第16章 姫さんと狐の噂
「そうむくれるな」
「むくれてない」
「可愛い顔が台無しだぞ」
「むくれてない」
休憩がてらに光秀は華音を茶屋に連れてきた。
華音が不貞腐れる表情が珍しくて、思わず光秀はクスリと笑う。
葛餅を出されたが、先程政宗からおはぎをもらったのでさすがに一食分はもう無理だ。
華音は食べている途中で、葛餅の一つを新しい楊枝で刺して光秀に向けた。
「食べきれないです。手伝ってください」
「…分かった」
そしてあろうことか光秀は口を開けた。
まさか現代で言う“アーン”を華音にやらせるつもりかこの男は。
「まさかとは思いますが私に食べさせろと?まさかとは思いますが」
「そのまさかだ。
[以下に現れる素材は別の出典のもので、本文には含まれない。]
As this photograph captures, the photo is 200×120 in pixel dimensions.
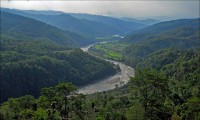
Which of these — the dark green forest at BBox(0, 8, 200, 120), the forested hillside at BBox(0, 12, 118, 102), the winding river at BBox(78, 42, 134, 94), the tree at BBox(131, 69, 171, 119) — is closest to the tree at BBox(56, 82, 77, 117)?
the dark green forest at BBox(0, 8, 200, 120)

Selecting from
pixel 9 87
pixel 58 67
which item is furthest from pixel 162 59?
pixel 9 87

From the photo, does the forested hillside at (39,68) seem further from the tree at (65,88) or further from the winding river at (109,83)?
the tree at (65,88)

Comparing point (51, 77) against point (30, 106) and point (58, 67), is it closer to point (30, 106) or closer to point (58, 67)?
point (58, 67)

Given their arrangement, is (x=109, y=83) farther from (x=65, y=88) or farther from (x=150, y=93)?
(x=150, y=93)

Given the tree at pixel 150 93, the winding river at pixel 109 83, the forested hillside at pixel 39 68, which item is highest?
the tree at pixel 150 93

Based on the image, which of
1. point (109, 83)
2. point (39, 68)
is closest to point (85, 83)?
point (109, 83)

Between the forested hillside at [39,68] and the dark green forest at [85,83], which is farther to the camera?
the forested hillside at [39,68]

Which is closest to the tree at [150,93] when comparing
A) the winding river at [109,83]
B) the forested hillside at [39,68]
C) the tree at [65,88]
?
the tree at [65,88]

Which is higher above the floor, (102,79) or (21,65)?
(21,65)

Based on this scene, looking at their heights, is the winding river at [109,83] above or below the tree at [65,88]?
below

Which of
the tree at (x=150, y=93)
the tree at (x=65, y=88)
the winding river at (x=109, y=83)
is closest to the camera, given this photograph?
the tree at (x=150, y=93)

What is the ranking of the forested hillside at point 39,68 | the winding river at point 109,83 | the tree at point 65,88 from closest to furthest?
1. the tree at point 65,88
2. the forested hillside at point 39,68
3. the winding river at point 109,83
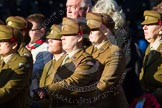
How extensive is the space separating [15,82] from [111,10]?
1780 mm

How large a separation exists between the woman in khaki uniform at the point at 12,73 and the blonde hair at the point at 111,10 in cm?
137

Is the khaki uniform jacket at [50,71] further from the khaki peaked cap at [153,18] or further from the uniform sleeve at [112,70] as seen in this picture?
the khaki peaked cap at [153,18]

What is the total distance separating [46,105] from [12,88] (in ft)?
1.37

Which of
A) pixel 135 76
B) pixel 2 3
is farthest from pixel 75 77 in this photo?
pixel 2 3

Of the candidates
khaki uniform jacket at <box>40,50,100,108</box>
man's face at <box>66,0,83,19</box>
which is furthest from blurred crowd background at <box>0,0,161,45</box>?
khaki uniform jacket at <box>40,50,100,108</box>

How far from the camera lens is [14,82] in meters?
6.76

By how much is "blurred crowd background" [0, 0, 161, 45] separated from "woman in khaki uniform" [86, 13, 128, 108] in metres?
1.94

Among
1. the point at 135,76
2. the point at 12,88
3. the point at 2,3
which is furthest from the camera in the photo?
the point at 2,3

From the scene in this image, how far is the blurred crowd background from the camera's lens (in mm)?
10016

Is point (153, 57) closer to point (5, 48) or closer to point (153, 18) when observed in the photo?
point (153, 18)

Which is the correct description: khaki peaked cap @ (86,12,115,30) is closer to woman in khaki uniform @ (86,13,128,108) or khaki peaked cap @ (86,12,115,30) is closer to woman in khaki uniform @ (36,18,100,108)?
woman in khaki uniform @ (86,13,128,108)

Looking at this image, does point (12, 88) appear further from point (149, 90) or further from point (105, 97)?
point (149, 90)

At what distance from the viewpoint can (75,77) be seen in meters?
6.89

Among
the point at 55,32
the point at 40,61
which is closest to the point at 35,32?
the point at 40,61
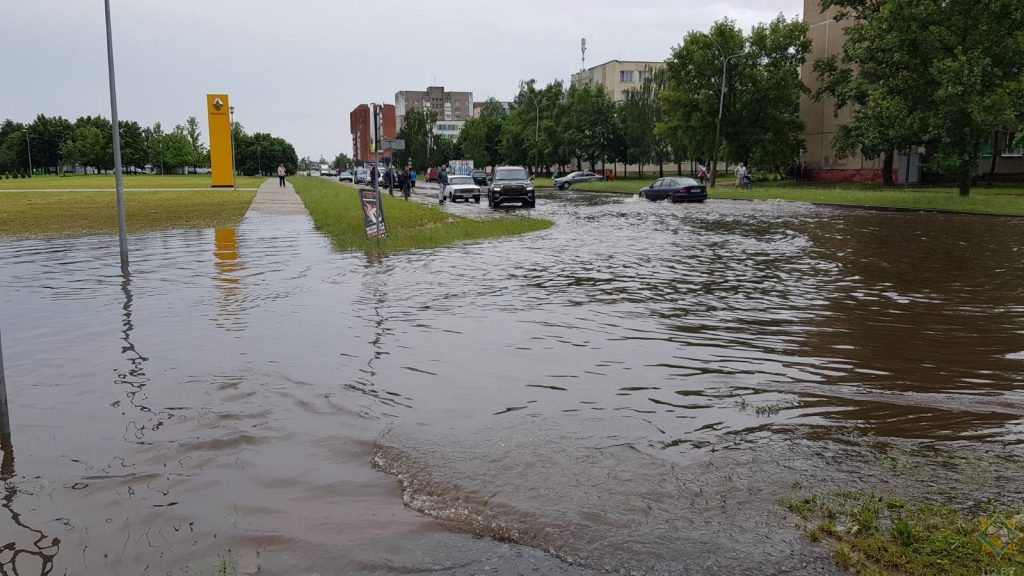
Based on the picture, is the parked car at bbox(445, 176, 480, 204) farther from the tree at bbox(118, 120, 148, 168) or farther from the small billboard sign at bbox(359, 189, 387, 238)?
the tree at bbox(118, 120, 148, 168)

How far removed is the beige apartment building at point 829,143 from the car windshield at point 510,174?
84.2 feet

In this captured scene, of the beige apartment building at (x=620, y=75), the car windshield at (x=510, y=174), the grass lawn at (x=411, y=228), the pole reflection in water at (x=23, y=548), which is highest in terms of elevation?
the beige apartment building at (x=620, y=75)

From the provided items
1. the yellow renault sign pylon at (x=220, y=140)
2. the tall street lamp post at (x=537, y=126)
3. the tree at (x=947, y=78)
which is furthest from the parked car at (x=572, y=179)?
the tree at (x=947, y=78)

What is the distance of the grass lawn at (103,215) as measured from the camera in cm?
2434

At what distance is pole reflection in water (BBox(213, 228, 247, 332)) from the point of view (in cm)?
980

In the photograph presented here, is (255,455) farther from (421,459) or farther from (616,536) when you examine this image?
(616,536)

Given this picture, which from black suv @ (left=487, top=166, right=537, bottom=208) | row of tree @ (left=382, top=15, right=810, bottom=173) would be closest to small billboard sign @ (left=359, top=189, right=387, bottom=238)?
black suv @ (left=487, top=166, right=537, bottom=208)

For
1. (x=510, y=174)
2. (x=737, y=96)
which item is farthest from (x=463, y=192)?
(x=737, y=96)

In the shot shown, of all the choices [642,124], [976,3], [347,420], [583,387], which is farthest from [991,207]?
[642,124]

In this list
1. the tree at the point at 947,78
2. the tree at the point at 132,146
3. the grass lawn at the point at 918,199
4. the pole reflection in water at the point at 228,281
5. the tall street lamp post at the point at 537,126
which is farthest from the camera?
the tree at the point at 132,146

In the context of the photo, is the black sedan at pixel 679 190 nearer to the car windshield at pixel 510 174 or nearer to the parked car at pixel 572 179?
the car windshield at pixel 510 174

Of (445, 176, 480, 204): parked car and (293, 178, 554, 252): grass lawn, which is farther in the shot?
(445, 176, 480, 204): parked car

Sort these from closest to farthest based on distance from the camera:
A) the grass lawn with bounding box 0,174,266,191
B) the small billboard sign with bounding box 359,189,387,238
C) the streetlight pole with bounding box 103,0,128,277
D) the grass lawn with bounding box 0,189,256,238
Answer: the streetlight pole with bounding box 103,0,128,277
the small billboard sign with bounding box 359,189,387,238
the grass lawn with bounding box 0,189,256,238
the grass lawn with bounding box 0,174,266,191

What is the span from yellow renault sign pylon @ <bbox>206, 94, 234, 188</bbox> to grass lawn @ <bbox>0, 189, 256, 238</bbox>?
976 inches
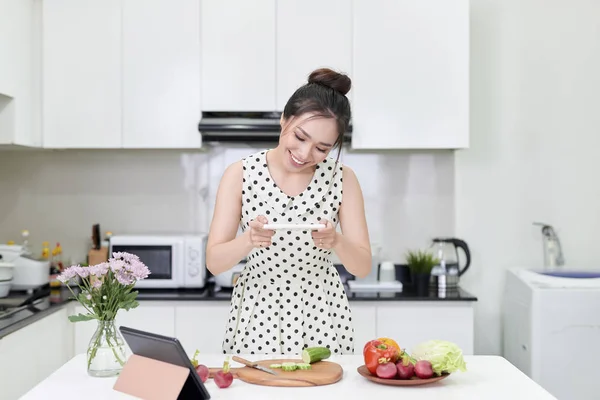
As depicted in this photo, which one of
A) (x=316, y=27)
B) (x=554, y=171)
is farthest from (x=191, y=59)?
(x=554, y=171)

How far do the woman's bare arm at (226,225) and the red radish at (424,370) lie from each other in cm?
61

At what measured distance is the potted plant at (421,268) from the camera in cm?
357

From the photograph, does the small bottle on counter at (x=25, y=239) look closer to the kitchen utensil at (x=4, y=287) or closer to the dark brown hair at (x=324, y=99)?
the kitchen utensil at (x=4, y=287)

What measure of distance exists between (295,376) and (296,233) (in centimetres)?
56

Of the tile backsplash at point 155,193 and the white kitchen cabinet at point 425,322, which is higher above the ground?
the tile backsplash at point 155,193

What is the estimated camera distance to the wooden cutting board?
174 cm

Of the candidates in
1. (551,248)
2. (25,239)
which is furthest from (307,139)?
(25,239)

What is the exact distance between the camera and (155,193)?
3.88 m

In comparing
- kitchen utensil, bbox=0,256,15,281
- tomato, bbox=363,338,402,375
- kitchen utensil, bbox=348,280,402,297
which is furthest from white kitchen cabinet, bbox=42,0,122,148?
tomato, bbox=363,338,402,375

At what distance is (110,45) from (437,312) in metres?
2.06

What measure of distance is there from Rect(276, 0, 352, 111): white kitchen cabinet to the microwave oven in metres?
0.94

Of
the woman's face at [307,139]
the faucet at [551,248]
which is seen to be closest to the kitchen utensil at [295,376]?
the woman's face at [307,139]

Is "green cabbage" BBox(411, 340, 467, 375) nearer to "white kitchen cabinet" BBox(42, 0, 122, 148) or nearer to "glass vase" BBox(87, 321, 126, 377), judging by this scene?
"glass vase" BBox(87, 321, 126, 377)

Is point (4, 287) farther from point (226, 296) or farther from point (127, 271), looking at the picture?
point (127, 271)
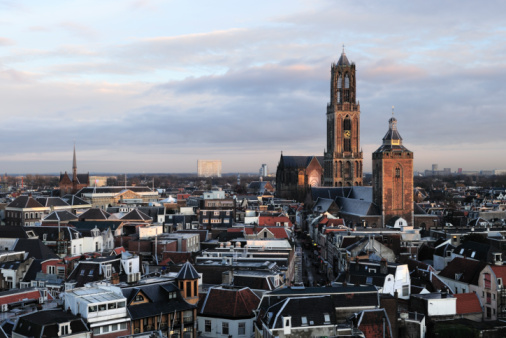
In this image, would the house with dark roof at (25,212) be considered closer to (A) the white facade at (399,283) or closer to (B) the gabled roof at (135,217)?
(B) the gabled roof at (135,217)

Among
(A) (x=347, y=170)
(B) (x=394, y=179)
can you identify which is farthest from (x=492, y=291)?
(A) (x=347, y=170)

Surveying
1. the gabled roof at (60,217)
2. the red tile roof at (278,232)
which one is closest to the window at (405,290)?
the red tile roof at (278,232)

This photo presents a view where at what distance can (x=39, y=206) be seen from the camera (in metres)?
113

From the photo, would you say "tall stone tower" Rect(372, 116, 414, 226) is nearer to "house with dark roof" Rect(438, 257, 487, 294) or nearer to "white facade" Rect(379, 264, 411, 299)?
"house with dark roof" Rect(438, 257, 487, 294)

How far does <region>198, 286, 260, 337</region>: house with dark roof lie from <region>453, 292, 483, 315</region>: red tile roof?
58.1ft

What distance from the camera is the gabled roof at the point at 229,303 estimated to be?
44.1m

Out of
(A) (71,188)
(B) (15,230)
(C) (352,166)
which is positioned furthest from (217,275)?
(A) (71,188)

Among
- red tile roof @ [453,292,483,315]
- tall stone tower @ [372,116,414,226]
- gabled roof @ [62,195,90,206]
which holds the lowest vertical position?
red tile roof @ [453,292,483,315]

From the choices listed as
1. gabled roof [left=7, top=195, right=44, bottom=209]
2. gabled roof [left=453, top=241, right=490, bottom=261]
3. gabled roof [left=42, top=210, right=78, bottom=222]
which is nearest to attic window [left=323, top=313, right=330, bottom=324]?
gabled roof [left=453, top=241, right=490, bottom=261]

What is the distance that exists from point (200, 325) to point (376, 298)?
45.0 ft

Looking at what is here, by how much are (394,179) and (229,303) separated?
67.5 meters

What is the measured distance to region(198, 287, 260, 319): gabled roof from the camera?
44.1 metres

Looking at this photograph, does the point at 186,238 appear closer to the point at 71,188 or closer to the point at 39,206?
the point at 39,206

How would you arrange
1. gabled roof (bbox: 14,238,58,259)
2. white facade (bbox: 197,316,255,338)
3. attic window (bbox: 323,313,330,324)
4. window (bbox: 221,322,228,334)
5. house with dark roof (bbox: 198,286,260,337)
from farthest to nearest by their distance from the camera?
gabled roof (bbox: 14,238,58,259) → window (bbox: 221,322,228,334) → house with dark roof (bbox: 198,286,260,337) → white facade (bbox: 197,316,255,338) → attic window (bbox: 323,313,330,324)
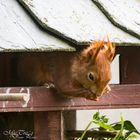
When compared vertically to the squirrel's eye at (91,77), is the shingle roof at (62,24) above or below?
above

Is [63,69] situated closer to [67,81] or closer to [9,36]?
[67,81]

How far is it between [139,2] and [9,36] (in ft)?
1.95

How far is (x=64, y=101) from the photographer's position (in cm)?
207

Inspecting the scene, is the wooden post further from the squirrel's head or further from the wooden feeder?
the squirrel's head

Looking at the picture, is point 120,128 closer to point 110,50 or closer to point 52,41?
point 110,50

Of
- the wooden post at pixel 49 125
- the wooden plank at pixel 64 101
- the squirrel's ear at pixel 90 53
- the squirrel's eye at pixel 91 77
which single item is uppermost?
the squirrel's ear at pixel 90 53

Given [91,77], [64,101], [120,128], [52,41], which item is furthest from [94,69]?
[120,128]

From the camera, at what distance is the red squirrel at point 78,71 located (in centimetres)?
210

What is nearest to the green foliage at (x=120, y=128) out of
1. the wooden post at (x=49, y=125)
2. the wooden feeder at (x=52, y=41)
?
the wooden feeder at (x=52, y=41)

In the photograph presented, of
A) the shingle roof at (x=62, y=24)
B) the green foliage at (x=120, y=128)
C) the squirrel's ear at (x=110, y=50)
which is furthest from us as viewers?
the green foliage at (x=120, y=128)

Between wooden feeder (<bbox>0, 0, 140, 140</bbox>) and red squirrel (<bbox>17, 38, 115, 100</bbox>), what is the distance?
0.01m

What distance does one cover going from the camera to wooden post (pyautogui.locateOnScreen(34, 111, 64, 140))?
207cm

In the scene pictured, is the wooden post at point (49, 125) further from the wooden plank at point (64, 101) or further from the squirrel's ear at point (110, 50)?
the squirrel's ear at point (110, 50)

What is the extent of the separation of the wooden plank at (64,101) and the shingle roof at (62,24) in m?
0.17
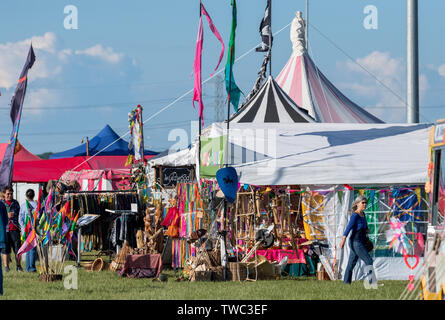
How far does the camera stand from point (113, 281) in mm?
14531

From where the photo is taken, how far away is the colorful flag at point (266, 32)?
22.3 metres

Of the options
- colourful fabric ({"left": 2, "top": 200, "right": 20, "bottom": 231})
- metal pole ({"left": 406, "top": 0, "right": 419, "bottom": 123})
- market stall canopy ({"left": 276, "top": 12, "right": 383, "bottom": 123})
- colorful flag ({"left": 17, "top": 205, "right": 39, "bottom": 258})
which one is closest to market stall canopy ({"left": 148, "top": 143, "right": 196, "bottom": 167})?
market stall canopy ({"left": 276, "top": 12, "right": 383, "bottom": 123})

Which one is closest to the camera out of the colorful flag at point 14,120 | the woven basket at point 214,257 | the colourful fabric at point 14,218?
the woven basket at point 214,257

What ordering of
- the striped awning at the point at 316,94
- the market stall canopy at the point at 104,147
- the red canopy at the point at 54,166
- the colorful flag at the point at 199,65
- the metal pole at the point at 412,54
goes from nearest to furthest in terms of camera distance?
the colorful flag at the point at 199,65 → the metal pole at the point at 412,54 → the striped awning at the point at 316,94 → the red canopy at the point at 54,166 → the market stall canopy at the point at 104,147

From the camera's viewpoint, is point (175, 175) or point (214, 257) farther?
point (175, 175)

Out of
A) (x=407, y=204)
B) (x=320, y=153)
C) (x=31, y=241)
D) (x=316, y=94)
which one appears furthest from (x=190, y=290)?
(x=316, y=94)

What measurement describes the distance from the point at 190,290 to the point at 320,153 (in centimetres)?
452

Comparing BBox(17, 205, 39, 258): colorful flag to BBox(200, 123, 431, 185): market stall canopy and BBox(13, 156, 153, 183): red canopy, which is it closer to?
BBox(200, 123, 431, 185): market stall canopy

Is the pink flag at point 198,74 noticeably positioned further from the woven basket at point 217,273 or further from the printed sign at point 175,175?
the printed sign at point 175,175

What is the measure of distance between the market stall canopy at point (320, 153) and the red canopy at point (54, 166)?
1108 cm

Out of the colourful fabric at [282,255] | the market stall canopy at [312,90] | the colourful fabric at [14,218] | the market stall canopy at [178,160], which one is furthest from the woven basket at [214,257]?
the market stall canopy at [178,160]

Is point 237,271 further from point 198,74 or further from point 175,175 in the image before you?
point 175,175

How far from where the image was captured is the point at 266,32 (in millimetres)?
22594

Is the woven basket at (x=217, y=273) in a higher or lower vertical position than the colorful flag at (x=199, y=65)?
lower
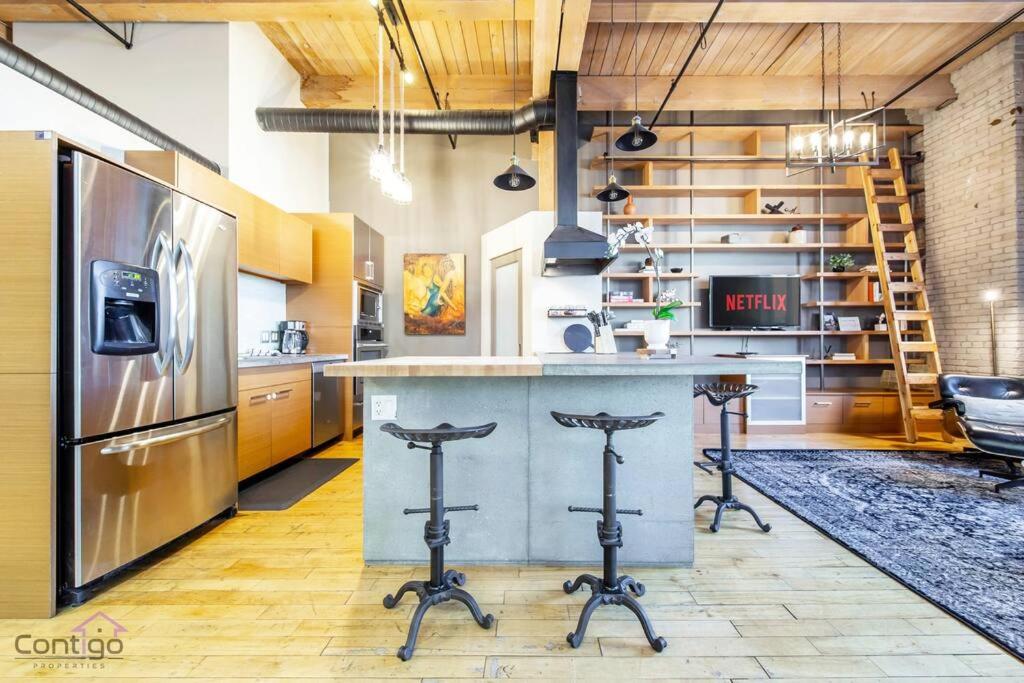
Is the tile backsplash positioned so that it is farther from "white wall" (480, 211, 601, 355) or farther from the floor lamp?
the floor lamp

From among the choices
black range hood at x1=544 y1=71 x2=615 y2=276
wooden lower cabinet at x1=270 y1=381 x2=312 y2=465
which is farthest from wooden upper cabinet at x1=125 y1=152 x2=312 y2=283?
black range hood at x1=544 y1=71 x2=615 y2=276

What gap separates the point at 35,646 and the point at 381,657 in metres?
1.33

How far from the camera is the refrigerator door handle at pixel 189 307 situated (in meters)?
2.35

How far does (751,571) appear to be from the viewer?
2.21 m

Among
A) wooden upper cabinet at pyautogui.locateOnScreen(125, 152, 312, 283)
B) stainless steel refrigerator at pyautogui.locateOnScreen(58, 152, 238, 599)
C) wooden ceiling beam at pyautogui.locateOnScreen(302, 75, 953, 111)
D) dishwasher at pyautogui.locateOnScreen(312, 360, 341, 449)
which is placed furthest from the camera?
wooden ceiling beam at pyautogui.locateOnScreen(302, 75, 953, 111)

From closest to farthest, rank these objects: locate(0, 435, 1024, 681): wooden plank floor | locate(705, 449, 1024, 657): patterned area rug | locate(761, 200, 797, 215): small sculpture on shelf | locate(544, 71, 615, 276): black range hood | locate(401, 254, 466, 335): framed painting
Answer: locate(0, 435, 1024, 681): wooden plank floor → locate(705, 449, 1024, 657): patterned area rug → locate(544, 71, 615, 276): black range hood → locate(761, 200, 797, 215): small sculpture on shelf → locate(401, 254, 466, 335): framed painting

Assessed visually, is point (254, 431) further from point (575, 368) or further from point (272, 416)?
point (575, 368)

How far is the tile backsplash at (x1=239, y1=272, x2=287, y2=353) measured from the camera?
4133 millimetres

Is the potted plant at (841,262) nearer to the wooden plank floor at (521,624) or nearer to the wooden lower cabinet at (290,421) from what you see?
the wooden plank floor at (521,624)

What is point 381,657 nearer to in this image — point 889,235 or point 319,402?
point 319,402

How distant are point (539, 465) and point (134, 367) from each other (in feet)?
6.56

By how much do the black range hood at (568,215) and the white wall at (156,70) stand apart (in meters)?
2.97

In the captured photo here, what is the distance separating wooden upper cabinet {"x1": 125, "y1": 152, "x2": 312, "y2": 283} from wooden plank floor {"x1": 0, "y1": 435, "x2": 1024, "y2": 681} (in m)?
2.07

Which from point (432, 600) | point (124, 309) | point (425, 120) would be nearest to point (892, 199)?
point (425, 120)
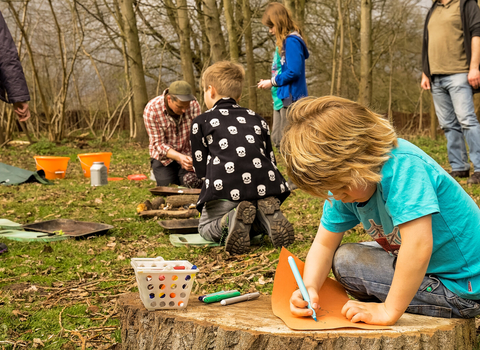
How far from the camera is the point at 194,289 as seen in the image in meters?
2.61

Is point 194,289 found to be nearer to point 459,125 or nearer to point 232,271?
point 232,271

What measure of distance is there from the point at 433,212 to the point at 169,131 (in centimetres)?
460

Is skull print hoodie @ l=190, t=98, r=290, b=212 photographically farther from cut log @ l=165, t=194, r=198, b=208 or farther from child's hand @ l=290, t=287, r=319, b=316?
child's hand @ l=290, t=287, r=319, b=316

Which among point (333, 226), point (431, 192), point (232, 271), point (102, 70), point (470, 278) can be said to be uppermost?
point (102, 70)

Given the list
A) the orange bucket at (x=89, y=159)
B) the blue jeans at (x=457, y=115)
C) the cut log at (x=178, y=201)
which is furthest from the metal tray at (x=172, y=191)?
the blue jeans at (x=457, y=115)

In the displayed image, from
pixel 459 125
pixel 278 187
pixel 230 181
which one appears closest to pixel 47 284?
pixel 230 181

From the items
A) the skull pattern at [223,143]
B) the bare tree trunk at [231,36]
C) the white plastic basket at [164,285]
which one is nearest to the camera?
the white plastic basket at [164,285]

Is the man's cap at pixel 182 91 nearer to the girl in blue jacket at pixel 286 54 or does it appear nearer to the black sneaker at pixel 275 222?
the girl in blue jacket at pixel 286 54

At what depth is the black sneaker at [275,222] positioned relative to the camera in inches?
127

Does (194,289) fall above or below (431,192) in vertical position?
below

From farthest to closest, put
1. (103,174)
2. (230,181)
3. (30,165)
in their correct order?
(30,165) → (103,174) → (230,181)

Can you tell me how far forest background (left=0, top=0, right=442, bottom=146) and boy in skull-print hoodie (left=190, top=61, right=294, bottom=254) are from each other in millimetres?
8056

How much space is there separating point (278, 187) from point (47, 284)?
1594 mm

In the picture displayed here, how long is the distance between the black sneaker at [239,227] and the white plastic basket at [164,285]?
145cm
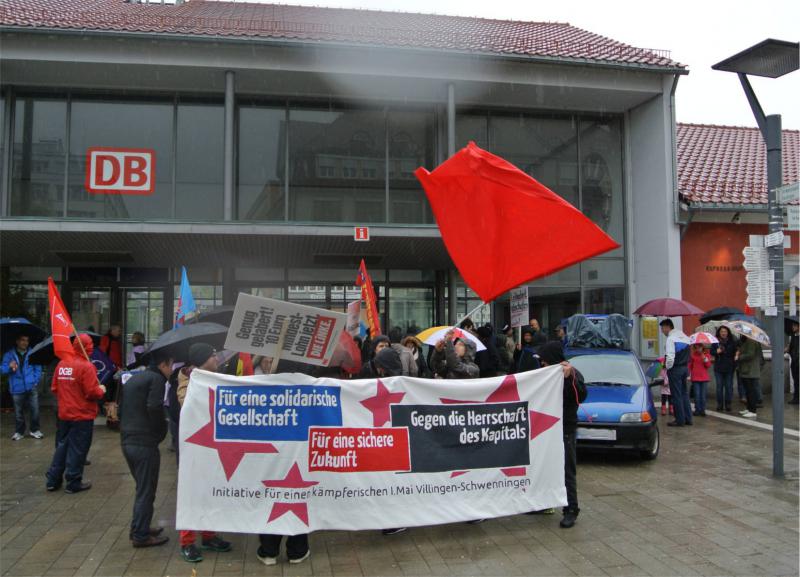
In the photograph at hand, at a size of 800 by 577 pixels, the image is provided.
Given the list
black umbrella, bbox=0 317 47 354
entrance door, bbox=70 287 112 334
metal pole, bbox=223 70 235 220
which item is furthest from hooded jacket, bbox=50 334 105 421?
entrance door, bbox=70 287 112 334

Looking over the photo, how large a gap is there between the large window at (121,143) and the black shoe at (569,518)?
34.6 feet

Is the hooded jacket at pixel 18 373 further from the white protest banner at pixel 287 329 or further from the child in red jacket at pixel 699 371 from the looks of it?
the child in red jacket at pixel 699 371

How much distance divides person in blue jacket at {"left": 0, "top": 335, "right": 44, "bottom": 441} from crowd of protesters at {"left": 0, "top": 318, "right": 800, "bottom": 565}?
0.05 feet

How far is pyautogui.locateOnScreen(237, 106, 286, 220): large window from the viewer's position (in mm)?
13688

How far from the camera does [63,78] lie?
12.9 meters

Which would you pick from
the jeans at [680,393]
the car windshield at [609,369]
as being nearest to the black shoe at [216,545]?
the car windshield at [609,369]

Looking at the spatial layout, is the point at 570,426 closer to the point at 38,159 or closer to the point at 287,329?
the point at 287,329

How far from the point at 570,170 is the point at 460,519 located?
38.6ft

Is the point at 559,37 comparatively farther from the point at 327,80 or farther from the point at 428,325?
the point at 428,325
早くしないと顎が疲れてしまう」
疲れてしまえと華音は思った。
しかし葛餅を食べきれないのも事実だ。
ものすごく躊躇いながらも光秀の口に入れた。
「どうですか」
「葛餅の食感がする」
「私は味を訊いたんです」
「俺に味の感想を求めるな」
「………」
光秀の言葉と味音痴に呆れながらも、先程見えた光秀の口内を頭の中で診る。
(味覚障害ではなさそう…味蕾はnontasterではないから特別刺激物に強いものでもない。だとすると考えられるのは…)
「何を考えている?」
「光秀どののことです」
「おや、嬉しいことを言う」
「心にもないことを…」
「何を言う、本心だ」
厳密に言えば光秀の味音痴について医者目線で考えていたのだが知るよしはない。
相手の口内を見るのはかなり失礼なのだが、華音としては「私も寝顔見られたからおあいこ」らしい。
「光秀様、こちらにいらっしゃいましたか!」
「九兵衛どの」
穏やかな休憩をとっていた時、店に飛び込んできた九兵衛の表情には緊張が浮かんでいた。
「どうした」
「信長様と秀吉様より、緊急のお呼び出しです」
「用向きは」
「それが……『華音様との噂の件』とのことです。他にもひとつ話しておきたいことがある、とも」
ついに来たか、と華音は最後の葛餅を飲み込んだ。